Campaigners at Pink Stinks are doing much to champion real, strong female role models who are “inspirational, important, ground-breaking and motivating” and today a new drive is launched to ensure that younger generations also have a range of professional female figures to look up to.
The business group everywoman has created the Modern Muse drive to inspire and engage the female business leaders and entrepreneurs of tomorrow by showcasing successful women in business. Although the majority are women in business and the private sector, there are – admirably – several powerful female role models from the public sector such as former Nurse of the Year Grace Vanterpool and Gill Evans, one of the country’s most senior policewomen.
Karen Gill, co-founder everywoman says: “Younger women today tend to have a strong focus on celebrity role models and we want them to be exposed to a much broader canvas, to women who have built businesses or are working in major organisations, whose lives are equally glamorous in very many ways.”
Modern Muse project aims to reach a million young women and girls over the next three years, to inspire and motivate them to look at business careers and entrepreneurship. The project will showcase stories of real women “whose experiences encompass ambition, passion, success and failure; showing that business is fulfilling and can also be fun and rewarding”. Many of the Muses will speak at community events and in schools, with the aim of nurturing female talent and encouraging women to start, own, run and grow companies.
Grace Vanterpool says: “Some of the role models that young women aspire to can be linked to their cultural or ethnic background and parental influences. Many young women in African Caribbean community aspire to become professional ‘divas’ and mothers – we seem to be less focused on getting involved in business. This may be due to the fact that there are not many successful business women who could become mentors to women from the African Caribbean community, and also to promote the benefits of setting and running a business.”
Vanterpool got involved with Modern Muse she wants her experience to inspire other women “to be the best that they can become”. She recalls, for example, that among the most patronising comments she’s had over the years are those that downplay her role. “Comments such as I am “only a nurse “, brought on by the perception that doctors who are predominantly male are usually the ones seen in senior leadership roles like mine.”
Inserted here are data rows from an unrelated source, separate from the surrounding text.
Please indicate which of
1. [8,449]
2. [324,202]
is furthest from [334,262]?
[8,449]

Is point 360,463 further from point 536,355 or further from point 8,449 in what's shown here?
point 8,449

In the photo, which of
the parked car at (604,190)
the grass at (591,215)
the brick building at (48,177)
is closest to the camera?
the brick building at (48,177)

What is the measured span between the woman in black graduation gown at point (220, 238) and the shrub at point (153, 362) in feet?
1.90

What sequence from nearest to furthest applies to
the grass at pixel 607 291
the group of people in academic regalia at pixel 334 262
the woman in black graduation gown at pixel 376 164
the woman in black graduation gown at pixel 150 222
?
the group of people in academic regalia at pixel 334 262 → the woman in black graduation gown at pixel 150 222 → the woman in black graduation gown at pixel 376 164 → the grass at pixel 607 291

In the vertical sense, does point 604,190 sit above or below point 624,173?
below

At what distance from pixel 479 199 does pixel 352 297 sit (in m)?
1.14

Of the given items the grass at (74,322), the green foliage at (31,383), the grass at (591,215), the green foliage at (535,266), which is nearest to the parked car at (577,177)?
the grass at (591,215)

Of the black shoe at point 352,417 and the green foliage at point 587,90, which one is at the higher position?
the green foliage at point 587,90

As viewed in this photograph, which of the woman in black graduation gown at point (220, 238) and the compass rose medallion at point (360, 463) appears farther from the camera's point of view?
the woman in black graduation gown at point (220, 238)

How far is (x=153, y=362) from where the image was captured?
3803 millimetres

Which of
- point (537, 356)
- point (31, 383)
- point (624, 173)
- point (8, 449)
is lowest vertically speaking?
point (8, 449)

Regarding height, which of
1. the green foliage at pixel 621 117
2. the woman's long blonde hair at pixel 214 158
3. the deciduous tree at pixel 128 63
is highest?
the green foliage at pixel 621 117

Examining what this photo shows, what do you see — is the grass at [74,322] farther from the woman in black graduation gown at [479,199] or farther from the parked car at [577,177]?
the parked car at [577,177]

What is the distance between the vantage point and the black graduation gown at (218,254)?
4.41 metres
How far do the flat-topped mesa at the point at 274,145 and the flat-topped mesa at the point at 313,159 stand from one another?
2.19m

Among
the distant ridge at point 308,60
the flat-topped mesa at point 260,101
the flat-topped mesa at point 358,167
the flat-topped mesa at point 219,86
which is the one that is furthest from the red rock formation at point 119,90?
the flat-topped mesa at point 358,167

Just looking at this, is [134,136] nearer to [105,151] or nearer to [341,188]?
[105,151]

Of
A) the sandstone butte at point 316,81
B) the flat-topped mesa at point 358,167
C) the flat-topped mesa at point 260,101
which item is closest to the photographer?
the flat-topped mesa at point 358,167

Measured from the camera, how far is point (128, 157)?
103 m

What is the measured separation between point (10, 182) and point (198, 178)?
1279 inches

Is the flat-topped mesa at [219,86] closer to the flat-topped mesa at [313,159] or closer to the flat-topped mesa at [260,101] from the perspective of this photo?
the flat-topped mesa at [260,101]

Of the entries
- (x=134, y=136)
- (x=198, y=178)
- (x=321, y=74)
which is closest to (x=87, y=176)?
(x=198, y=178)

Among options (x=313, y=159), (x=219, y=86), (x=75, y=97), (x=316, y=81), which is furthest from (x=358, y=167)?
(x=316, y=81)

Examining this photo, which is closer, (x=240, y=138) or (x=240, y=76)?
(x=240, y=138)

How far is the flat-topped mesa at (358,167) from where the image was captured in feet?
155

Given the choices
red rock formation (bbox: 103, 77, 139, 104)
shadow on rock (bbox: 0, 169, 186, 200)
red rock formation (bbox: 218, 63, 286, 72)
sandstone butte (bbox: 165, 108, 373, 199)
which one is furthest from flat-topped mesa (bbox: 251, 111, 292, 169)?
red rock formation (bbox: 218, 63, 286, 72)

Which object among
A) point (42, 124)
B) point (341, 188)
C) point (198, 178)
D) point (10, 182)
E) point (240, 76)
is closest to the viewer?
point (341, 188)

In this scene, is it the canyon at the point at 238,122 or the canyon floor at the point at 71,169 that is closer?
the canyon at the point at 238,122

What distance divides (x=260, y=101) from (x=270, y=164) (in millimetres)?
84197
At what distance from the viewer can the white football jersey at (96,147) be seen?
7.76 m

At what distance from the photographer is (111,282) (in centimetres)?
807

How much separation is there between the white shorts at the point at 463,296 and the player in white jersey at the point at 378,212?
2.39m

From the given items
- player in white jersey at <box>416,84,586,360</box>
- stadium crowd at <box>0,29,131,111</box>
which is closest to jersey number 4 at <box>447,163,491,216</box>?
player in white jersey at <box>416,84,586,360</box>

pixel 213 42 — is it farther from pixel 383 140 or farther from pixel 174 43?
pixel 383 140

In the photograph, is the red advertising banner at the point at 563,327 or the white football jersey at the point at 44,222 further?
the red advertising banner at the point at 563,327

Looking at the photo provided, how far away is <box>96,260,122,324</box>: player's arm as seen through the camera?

Metropolitan Police Detective Inspector Gill Evans says her motto is “it is not because things are difficult that we do not dare, it is because we do not dare that things are difficult.” She adds: “I feel passionate about inspiring the next generation of young women and girls to succeed whether it be in business or the public sector. I recall a number of times that I just needed to talk or run an idea past someone but couldn’t for fear of being seen as weak. I think that it is important that we continue to encourage young women and girls at every opportunity that they can reach their goals/aspiration regardless of their career choice.”
Modern Muse is launched with the publication of a book and a photographic exhibition by Mary McCartney. The book and exhibition focus on 100 inspirational female entrepreneurs and business women, personifying the ‘Modern Muse’.